Без малейшего знака жизни старые цыганки упали на землю все до одной; их перевязали бесчувственных и потащили как могли, в полном чертовском наряде, потому что недоставало искусства моим солдатам, чтоб снять с них этот наряд. Мне ж было совсем не до того, — я заметил, что как только раздался мой выстрел, что-то как молния мелькнуло чрез поле к лесу и понеслось чрез него с быстротою и силою бури; сучья трещали, ломались, хрустели; по лесу раздавался гул от стремительного бега неистового существа, в котором я подозревал страшного цыгана, и конечно, он бежал излить весь пыл своей ярости и мщения на Мариолу. Я бросился вслед и прибежал в самое время; цыган соскочил с навесу на площадку и попался в руки моих четырех солдат; но не такова была сила его, чтоб они могли справиться с нею: одним взмахом руки он едва не бросил в бездну двух солдат; они упали как два дерева и остались без движения; в эту минуту я спрыгнул на площадку, и цыган в свою очередь упал, оглушенный ударом моей руки, изрыгая кровь ртом и носом. Солдаты связали его крепко, как позволяли им их силы, и, приведя в чувство своих товарищей, положили себе на плечо побежденного исполина, спрашивая меня, каким образом взнестись снова на уступ? Я сказал им, чтоб они положили свое бремя на землю и наделали ступенек в стене своими саблями; что хотя это и неудобная лестница, но что нет другого средства выдти из этого вертепа.

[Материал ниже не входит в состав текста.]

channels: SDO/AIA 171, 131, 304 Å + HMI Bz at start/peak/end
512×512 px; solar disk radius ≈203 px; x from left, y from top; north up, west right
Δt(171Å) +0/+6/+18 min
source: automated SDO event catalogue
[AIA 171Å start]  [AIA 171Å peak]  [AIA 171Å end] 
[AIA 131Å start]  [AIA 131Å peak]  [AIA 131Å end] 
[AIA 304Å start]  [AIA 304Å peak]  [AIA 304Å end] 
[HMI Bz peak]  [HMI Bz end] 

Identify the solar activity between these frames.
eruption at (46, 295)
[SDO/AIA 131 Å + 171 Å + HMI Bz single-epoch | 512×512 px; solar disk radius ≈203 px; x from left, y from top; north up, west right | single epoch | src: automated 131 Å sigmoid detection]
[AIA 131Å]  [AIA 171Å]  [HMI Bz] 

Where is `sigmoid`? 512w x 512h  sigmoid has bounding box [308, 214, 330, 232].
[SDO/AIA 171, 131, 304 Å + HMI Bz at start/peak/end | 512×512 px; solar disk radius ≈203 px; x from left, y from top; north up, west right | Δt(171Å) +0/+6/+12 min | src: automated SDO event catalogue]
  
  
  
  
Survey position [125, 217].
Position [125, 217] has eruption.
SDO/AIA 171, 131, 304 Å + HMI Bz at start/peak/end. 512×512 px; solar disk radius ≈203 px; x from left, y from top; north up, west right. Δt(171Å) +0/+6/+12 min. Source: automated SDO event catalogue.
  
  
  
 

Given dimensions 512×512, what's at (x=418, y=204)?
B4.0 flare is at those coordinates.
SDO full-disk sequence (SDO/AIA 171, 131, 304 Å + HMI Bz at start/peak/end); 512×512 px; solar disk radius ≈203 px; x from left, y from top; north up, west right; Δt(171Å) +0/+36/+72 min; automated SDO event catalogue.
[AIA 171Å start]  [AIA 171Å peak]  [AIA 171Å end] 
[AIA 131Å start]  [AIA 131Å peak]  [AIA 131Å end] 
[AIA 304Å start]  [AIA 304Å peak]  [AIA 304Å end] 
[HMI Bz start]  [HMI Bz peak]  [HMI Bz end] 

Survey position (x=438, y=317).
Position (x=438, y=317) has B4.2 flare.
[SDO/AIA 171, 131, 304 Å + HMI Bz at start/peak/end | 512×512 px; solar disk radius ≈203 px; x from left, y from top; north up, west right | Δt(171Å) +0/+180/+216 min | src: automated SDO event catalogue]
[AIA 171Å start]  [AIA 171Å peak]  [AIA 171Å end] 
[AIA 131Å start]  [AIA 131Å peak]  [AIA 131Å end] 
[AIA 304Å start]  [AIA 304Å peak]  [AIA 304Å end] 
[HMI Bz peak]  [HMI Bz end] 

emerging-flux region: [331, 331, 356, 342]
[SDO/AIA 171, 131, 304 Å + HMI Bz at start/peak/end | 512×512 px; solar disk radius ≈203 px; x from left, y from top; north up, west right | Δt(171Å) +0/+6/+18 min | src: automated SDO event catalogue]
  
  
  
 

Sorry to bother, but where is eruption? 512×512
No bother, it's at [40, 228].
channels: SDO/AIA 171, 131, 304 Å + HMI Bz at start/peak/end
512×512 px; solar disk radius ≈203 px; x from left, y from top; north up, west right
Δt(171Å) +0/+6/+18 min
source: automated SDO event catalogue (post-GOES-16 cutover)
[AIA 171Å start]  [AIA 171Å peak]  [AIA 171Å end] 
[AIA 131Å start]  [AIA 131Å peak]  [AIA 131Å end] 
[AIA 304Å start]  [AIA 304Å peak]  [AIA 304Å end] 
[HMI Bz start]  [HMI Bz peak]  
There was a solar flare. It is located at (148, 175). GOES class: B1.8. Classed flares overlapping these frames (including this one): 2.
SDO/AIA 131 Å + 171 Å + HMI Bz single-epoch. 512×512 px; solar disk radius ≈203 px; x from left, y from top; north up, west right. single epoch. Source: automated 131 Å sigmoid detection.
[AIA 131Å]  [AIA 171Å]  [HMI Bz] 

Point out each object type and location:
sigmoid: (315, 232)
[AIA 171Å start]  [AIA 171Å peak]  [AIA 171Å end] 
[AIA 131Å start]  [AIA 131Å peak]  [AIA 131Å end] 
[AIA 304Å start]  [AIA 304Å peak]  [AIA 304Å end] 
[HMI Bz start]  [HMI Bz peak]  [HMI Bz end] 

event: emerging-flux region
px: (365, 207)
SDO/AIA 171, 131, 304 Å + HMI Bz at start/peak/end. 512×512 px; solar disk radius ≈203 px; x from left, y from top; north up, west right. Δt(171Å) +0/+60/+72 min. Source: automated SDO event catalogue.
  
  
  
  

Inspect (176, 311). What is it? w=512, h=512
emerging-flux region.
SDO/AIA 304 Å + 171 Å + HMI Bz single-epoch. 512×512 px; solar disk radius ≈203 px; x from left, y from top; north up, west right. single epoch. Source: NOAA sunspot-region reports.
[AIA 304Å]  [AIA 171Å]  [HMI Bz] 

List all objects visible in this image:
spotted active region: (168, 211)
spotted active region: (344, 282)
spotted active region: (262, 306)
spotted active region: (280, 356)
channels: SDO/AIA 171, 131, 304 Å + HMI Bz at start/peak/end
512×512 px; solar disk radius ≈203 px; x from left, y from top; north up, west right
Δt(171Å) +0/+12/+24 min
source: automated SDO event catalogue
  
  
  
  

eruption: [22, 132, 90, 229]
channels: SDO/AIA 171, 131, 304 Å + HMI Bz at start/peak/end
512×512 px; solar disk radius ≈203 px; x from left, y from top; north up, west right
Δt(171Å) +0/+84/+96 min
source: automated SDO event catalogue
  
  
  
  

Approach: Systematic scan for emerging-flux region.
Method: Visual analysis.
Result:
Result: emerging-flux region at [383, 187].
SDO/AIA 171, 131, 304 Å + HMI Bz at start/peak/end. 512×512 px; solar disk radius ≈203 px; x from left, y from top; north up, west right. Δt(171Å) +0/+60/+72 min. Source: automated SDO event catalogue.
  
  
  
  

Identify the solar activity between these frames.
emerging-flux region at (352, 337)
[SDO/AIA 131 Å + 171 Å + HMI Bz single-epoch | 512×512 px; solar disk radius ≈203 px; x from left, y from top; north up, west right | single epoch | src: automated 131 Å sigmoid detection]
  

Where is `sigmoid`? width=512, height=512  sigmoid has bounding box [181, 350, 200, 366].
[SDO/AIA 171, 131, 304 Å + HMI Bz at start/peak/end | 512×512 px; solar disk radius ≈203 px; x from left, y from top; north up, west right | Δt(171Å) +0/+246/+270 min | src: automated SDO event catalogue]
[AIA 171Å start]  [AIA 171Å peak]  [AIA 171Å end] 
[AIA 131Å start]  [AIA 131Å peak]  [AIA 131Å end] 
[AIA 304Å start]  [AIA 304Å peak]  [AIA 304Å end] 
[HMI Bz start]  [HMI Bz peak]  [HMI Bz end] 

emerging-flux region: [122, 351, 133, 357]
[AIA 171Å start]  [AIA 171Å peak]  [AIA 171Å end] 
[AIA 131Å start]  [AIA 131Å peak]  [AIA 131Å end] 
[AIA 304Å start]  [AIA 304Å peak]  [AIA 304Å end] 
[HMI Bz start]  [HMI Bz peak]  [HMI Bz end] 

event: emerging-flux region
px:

Солдаты принялись за работу, а я с трепетанием сердца приподнял лиственный навес на кровле уступа. Кто опишет восторг мой, когда милая ручка Мариолы вытянулась ко мне из-под самой густоты ветвей; корпус ее был почти под кореньями, между тем как я страстно целовал руку Мариолы, ожидая с нетерпением, когда солдаты сделают себе удобный всход на уступ. Мариола вдруг закричала пронзительно и заплакала. Солдаты в ужасе остановились. Мариола спешила вылезть из своего убежища; я выхватил ее на руки и, трепеща всем телом, жал к сердцу, не смея спросить — что с нею? Я думал, не змея ль ужалила ее. Но она, рыдая, показала на пропасть и насилу могла выговорить: «Замет! Несчастный Замет!» Тогда я увидел, что цыгана нет на площадке. Некуда было ему более деваться, как укатиться в пропасть; глухой и дикий стон, едва слышный из глубины чернеющейся бездны, оправдал мои заключения, а Мариола, плача, говорила, что она видела, как он катился к краю; что он бросил на нее взгляд, который жжет мозг ее! Что взгляд этот сильнее слов назвал ее предательницею своего племени, его убийцею! Я старался утешить и успокоить Мариолу, представя ей, что не было другого средства спасти мою жизнь, как отняв у этой шайки злодеев способы вредить; что их жизнь, хотя исполненная преступлений, будет однако ж им оставлена и их лишат только свободы. «Неужели, милая Мариола, ты хотела бы лучше видеть живым Замета, а мертвым меня?» Мариола вскрикнула от ужаса и прижалась к груди моей. «Ну, так перестань же плакать и укорять себя в смерти злодея, с которым у тебя не могло быть ничего общего; хотя страшный конец его приводит и меня в содрогание, но как на это была воля Божия, то мы должны благоговеть пред Его святым промыслом».